Secondly, I wanted to see how long it takes to hear back from journals conditional on them sending papers to referees. The AEA journals report the percent of papers refereed in 3 months and within 6 months, with a goal that most papers should be refereed within 3 months. Few of the development journals appear to track these statistics, and it is only the journals with fewer submissions whose editorial assistants were able to easily calculate these. Another statistic many journals report is average time to acceptance for accepted papers. However, it is not clear that journals are measuring this the same way – I think some journals include only the time the paper is at the journal and not time spent with authors doing revisions, while others include the full time from first submission to final decision. Nevertheless, they do show how slow the process can be by time you go through revisions and refereeing-  almost two years at the AER, and a year or more at some development journals.

Of course these outcomes depend heavily on the referees, in addition to what the editors do. I estimate that the journals for which I have data sent 1,960 papers to referees in 2016, which given 2-3 referees per paper, is perhaps 5,000 referee reports! And this doesn’t even include revisions. So pity the poor editors who have to chase up that many reports, and please do your part to referee on time.

Caveats
There are a number of issues that should be kept in mind when considering the above data:
  1. A number of the journals have recently changed editors, and so the statistics here may reflect business under a former editorial team. Indeed, several of the new editors expressed their desires to improve the refereeing and decision process under their leadership. There was even a request to make this an annual state of development journals so progress could be shown.

# Directions:
a: Answer these questions using the passage on journal refereeing times.
(i) What goal do the AEA journals set for refereeing?
(ii) About how many papers does the passage estimate the journals with available data sent to referees in 2016?
(iii) What recent change at several journals could mean the statistics reflect a former editorial team?
b: According to the passage on journal refereeing times, why might journals' figures for average time to acceptance not be directly comparable? Answer in one to three sentences.
c: Reproduce the passage on journal refereeing times from "Of course these" up to and including "could be shown.".

# Information provided:
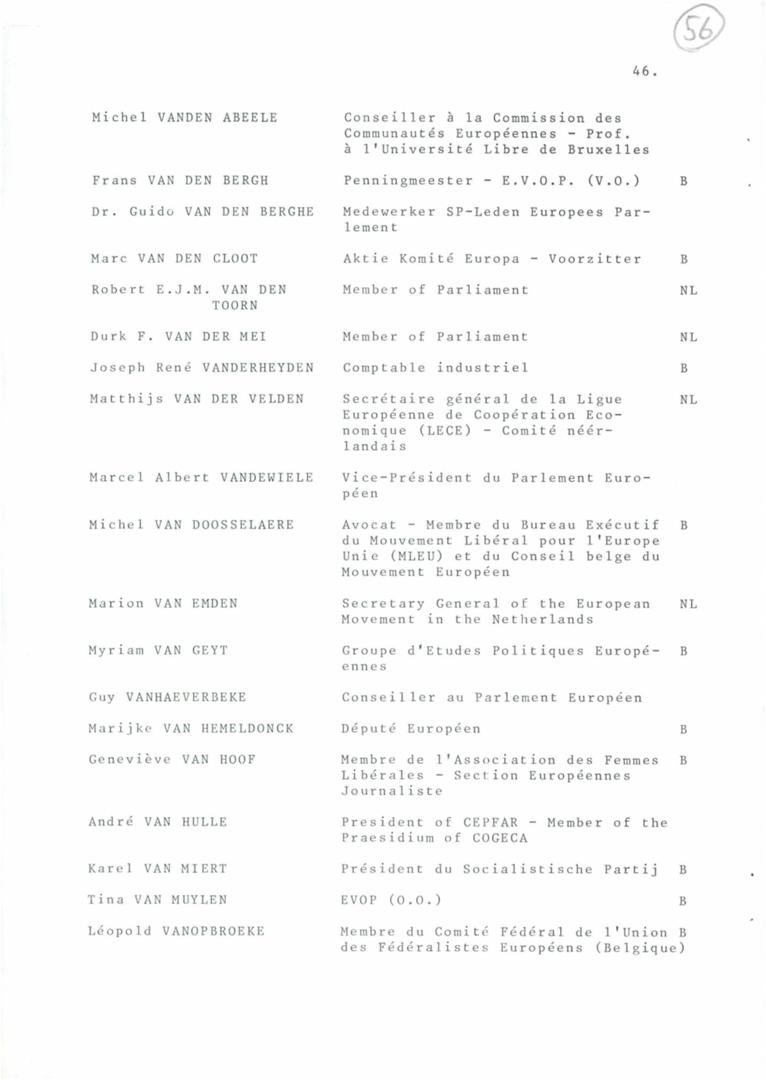 56

46.

| | | |
|---|---|---|
| Michel VANDEN ABEELE | Conseiller à la Commission des Communautés Européennes - Prof. à l'Université Libre de Bruxelles | |
| Frans VAN DEN BERGH | Penningmeester - E.V.O.P. (V.O.) | B |
| Dr. Guido VAN DEN BERGHE | Medewerker SP-Leden Europees Parlement | |
| Marc VAN DEN CLOOT | Aktie Komité Europa - Voorzitter | B |
| Robert E.J.M. VAN DEN TOORN | Member of Parliament | NL |
| Durk F. VAN DER MEI | Member of Parliament | NL |
| Joseph René VANDERHEYDEN | Comptable industriel | B |
| Matthijs VAN DER VELDEN | Secrétaire général de la Ligue Européenne de Coopération Economique (LECE) - Comité néerlandais | NL |
| Marcel Albert VANDEWIELE | Vice-Président du Parlement Européen | |
| Michel VAN DOOSSELAERE | Avocat - Membre du Bureau Exécutif du Mouvement Libéral pour l'Europe Unie (MLEU) et du Conseil belge du Mouvement Européen | B |
| Marion VAN EMDEN | Secretary General of the European Movement in the Netherlands | NL |
| Myriam VAN GEYT | Groupe d'Etudes Politiques Européennes | B |
| Guy VANHAEVERBEKE | Conseiller au Parlement Européen | |
| Marijke VAN HEMELDONCK | Député Européen | B |
| Geneviève VAN HOOF | Membre de l'Association des Femmes Libérales - Section Européennes Journaliste | B |
| André VAN HULLE | President of CEPFAR - Member of the Praesidium of COGECA | |
| Karel VAN MIERT | Président du Socialistische Partij | B |
| Tina VAN MUYLEN | EVOP (O.O.) | B |
| Léopold VANOPBROEKE | Membre du Comité Fédéral de l'Union des Fédéralistes Européens (Belgique) | B |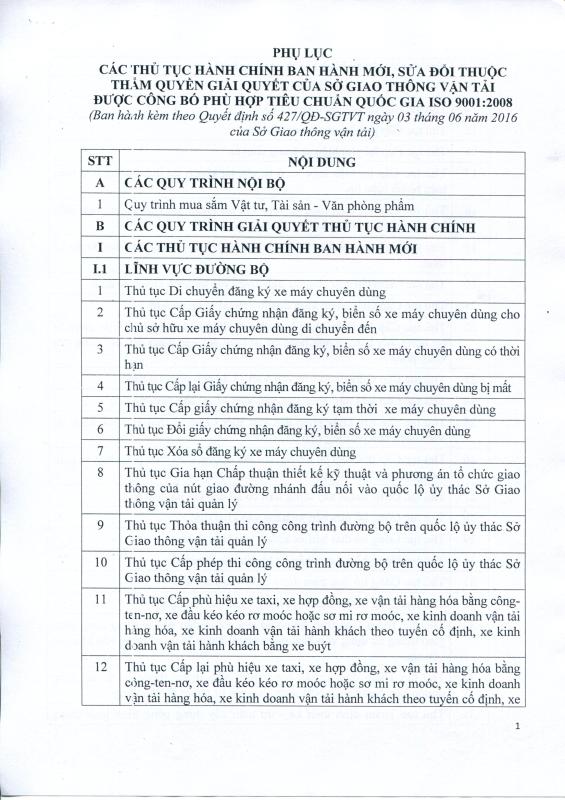 PHỤ LỤC
CÁC THỦ TỤC HÀNH CHÍNH BAN HÀNH MỚI, SỬA ĐỔI THUỘC THẨM QUYỀN GIẢI QUYẾT CỦA SỞ GIAO THÔNG VẬN TẢI ĐƯỢC CÔNG BỐ PHÙ HỢP TIÊU CHUẨN QUỐC GIA ISO 9001:2008
(Ban hành kèm theo Quyết định số 427/QĐ-SGTVT ngày 03 tháng 06 năm 2016 của Sở Giao thông vận tải)

| STT | NỘI DUNG |
|---|---|
| A | CÁC QUY TRÌNH NỘI BỘ |
| 1 | Quy trình mua sắm Vật tư, Tài sản - Văn phòng phẩm |
| B | CÁC QUY TRÌNH GIẢI QUYẾT THỦ TỤC HÀNH CHÍNH |
| I | CÁC THỦ TỤC HÀNH CHÍNH BAN HÀNH MỚI |
| I.1 | LĨNH VỰC ĐƯỜNG BỘ |
| 1 | Thủ tục Di chuyển đăng ký xe máy chuyên dùng |
| 2 | Thủ tục Cấp Giấy chứng nhận đăng ký, biển số xe máy chuyên dùng cho chủ sở hữu xe máy chuyên dùng di chuyển đến |
| 3 | Thủ tục Cấp Giấy chứng nhận đăng ký, biển số xe máy chuyên dùng có thời hạn |
| 4 | Thủ tục Cấp lại Giấy chứng nhận đăng ký, biển số xe máy chuyên dùng bị mất |
| 5 | Thủ tục Cấp giấy chứng nhận đăng ký tạm thời xe máy chuyên dùng |
| 6 | Thủ tục Đổi giấy chứng nhận đăng ký, biển số xe máy chuyên dùng |
| 7 | Thủ tục Xóa sổ đăng ký xe máy chuyên dùng |
| 8 | Thủ tục Gia hạn Chấp thuận thiết kế kỹ thuật và phương án tổ chức giao thông của nút giao đường nhánh đấu nối vào quốc lộ ủy thác Sở Giao thông vận tải quản lý |
| 9 | Thủ tục Thỏa thuận thi công công trình đường bộ trên quốc lộ ủy thác Sở Giao thông vận tải quản lý |
| 10 | Thủ tục Cấp phép thi công công trình đường bộ trên quốc lộ ủy thác Sở Giao thông vận tải quản lý |
| 11 | Thủ tục Cấp phù hiệu xe taxi, xe hợp đồng, xe vận tải hàng hóa bằng công-ten-nơ, xe đầu kéo kéo rơ moóc hoặc sơ mi rơ moóc, xe kinh doanh vận tải hàng hóa, xe kinh doanh vận tải hành khách theo tuyến cố định, xe kinh doanh vận tải hành khách bằng xe buýt |
| 12 | Thủ tục Cấp lại phù hiệu xe taxi, xe hợp đồng, xe vận tải hàng hóa bằng công-ten-nơ, xe đầu kéo kéo rơ moóc hoặc sơ mi rơ moóc, xe kinh doanh vận tải hàng hóa, xe kinh doanh vận tải hành khách theo tuyến cố định, xe |

1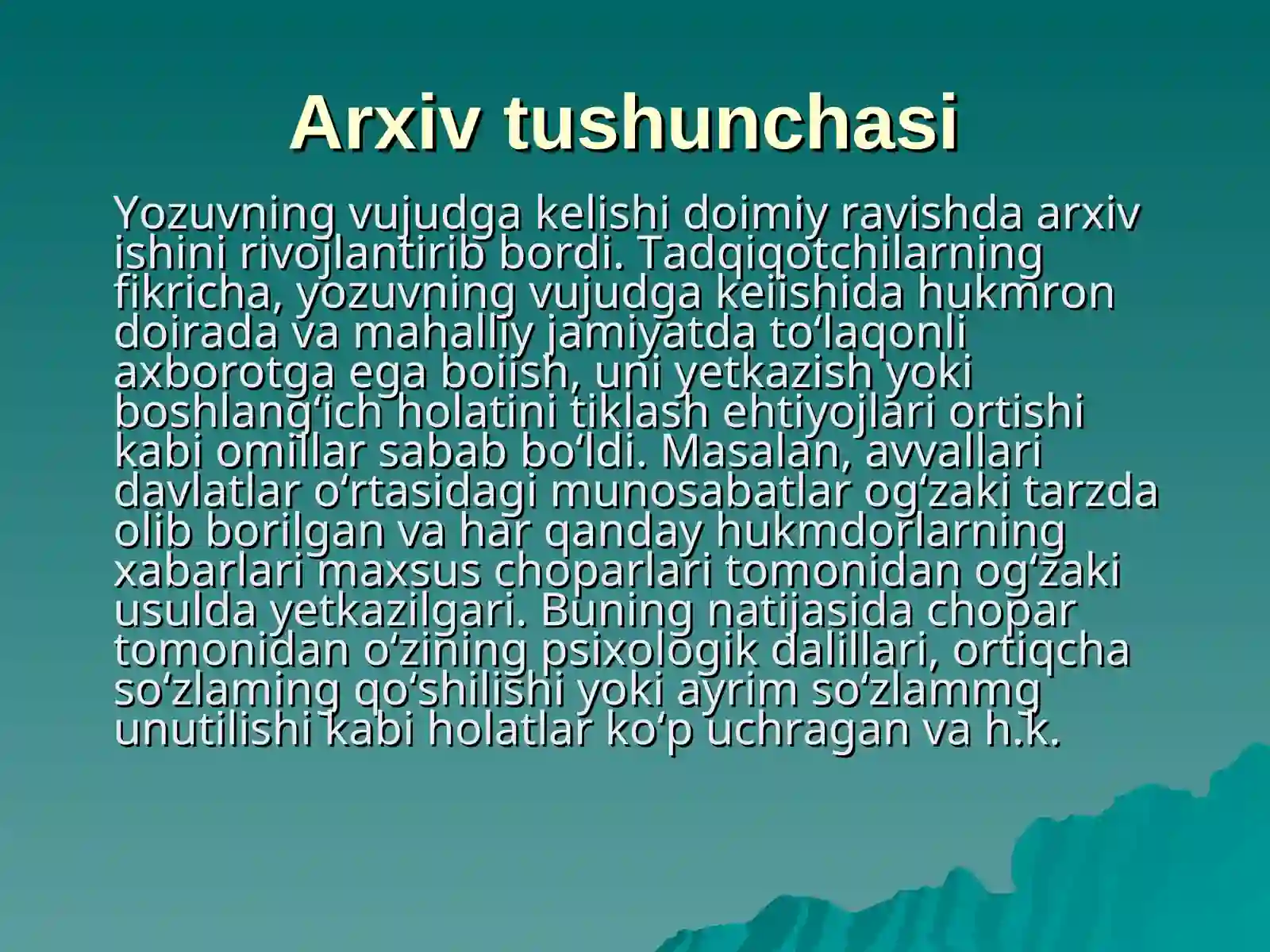 Arxiv tushunchasi

Yozuvning vujudga kelishi doimiy ravishda arxiv ishini rivojlantirib bordi. Tadqiqotchilarning fikricha, yozuvning vujudga keiishida hukmron doirada va mahalliy jamiyatda to‘laqonli axborotga ega boiish, uni yetkazish yoki boshlang‘ich holatini tiklash ehtiyojlari ortishi kabi omillar sabab bo‘ldi. Masalan, avvallari davlatlar o‘rtasidagi munosabatlar og‘zaki tarzda olib borilgan va har qanday hukmdorlarning xabarlari maxsus choparlari tomonidan og‘zaki usulda yetkazilgari. Buning natijasida chopar tomonidan o‘zining psixologik dalillari, ortiqcha so‘zlaming qo‘shilishi yoki ayrim so‘zlammg unutilishi kabi holatlar ko‘p uchragan va h.k.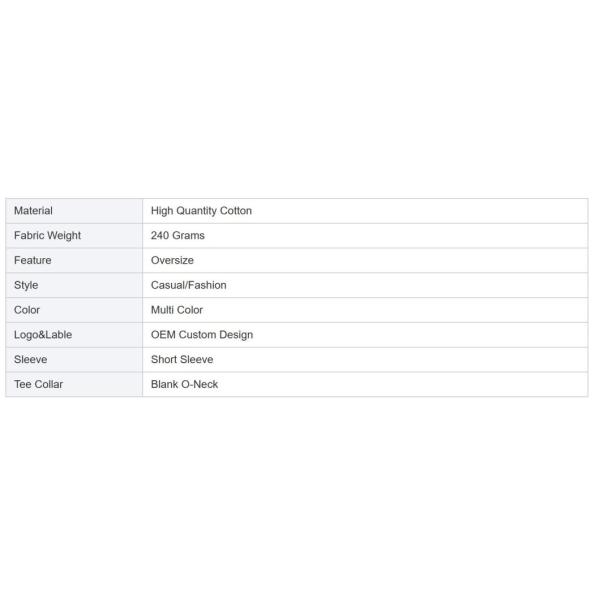 | Material | High Quantity Cotton |
|---|---|
| Fabric Weight | 240 Grams |
| Feature | Oversize |
| Style | Casual/Fashion |
| Color | Multi Color |
| Logo&Lable | OEM Custom Design |
| Sleeve | Short Sleeve |
| Tee Collar | Blank O-Neck |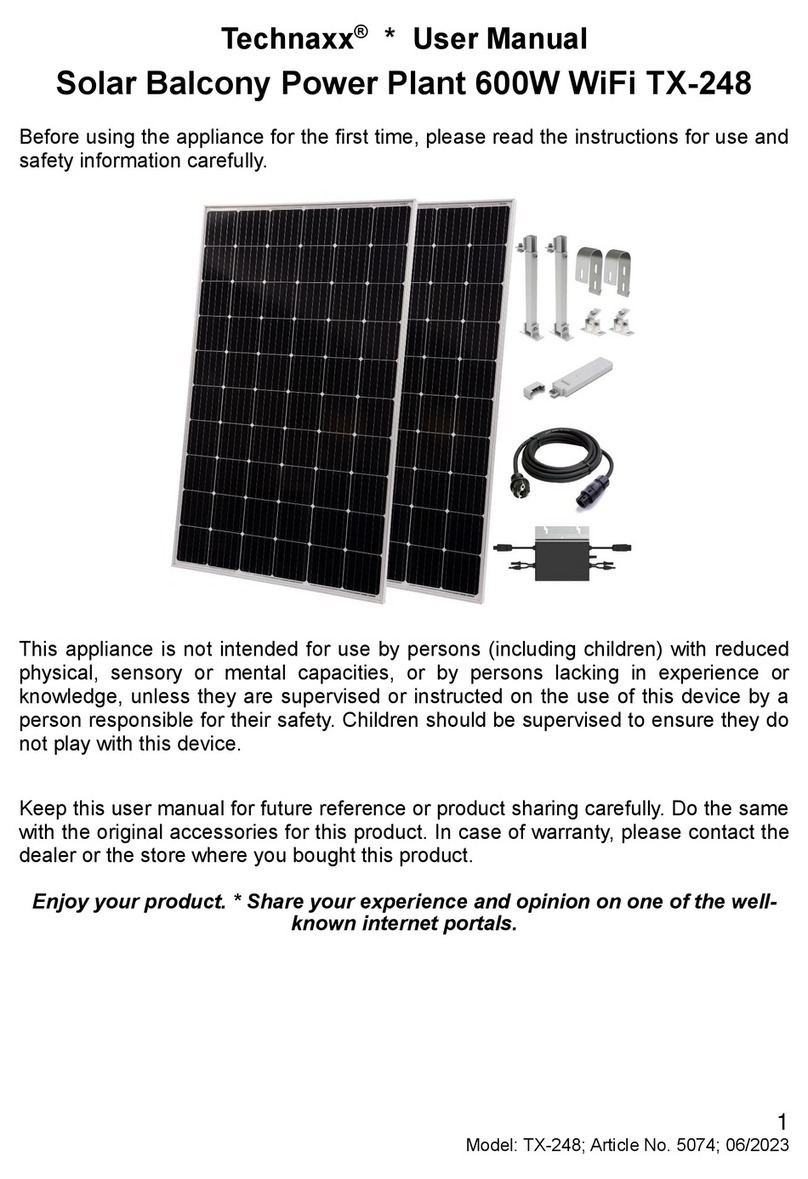 Technaxx® * User Manual
Solar Balcony Power Plant 600W WiFi TX-248

Before using the appliance for the first time, please read the instructions for use and safety information carefully.

This appliance is not intended for use by persons (including children) with reduced physical, sensory or mental capacities, or by persons lacking in experience or knowledge, unless they are supervised or instructed on the use of this device by a person responsible for their safety. Children should be supervised to ensure they do not play with this device.

Keep this user manual for future reference or product sharing carefully. Do the same with the original accessories for this product. In case of warranty, please contact the dealer or the store where you bought this product.

Enjoy your product. * Share your experience and opinion on one of the well-known internet portals.

1
Model: TX-248; Article No. 5074; 06/2023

# Exercise responses:
a:
(i) Most papers should be refereed within 3 months.
(ii) About 1,960 papers.
(iii) The journals have recently changed editors.

b: Journals may not measure this time the same way. Some appear to count only the time the paper spends at the journal and leave out the time authors spend on revisions. Others count the full time from first submission to final decision.

c:
Of course these outcomes depend heavily on the referees, in addition to what the editors do. I estimate that the journals for which I have data sent 1,960 papers to referees in 2016, which given 2-3 referees per paper, is perhaps 5,000 referee reports! And this doesn’t even include revisions. So pity the poor editors who have to chase up that many reports, and please do your part to referee on time.

Caveats
There are a number of issues that should be kept in mind when considering the above data:
  1. A number of the journals have recently changed editors, and so the statistics here may reflect business under a former editorial team. Indeed, several of the new editors expressed their desires to improve the refereeing and decision process under their leadership. There was even a request to make this an annual state of development journals so progress could be shown.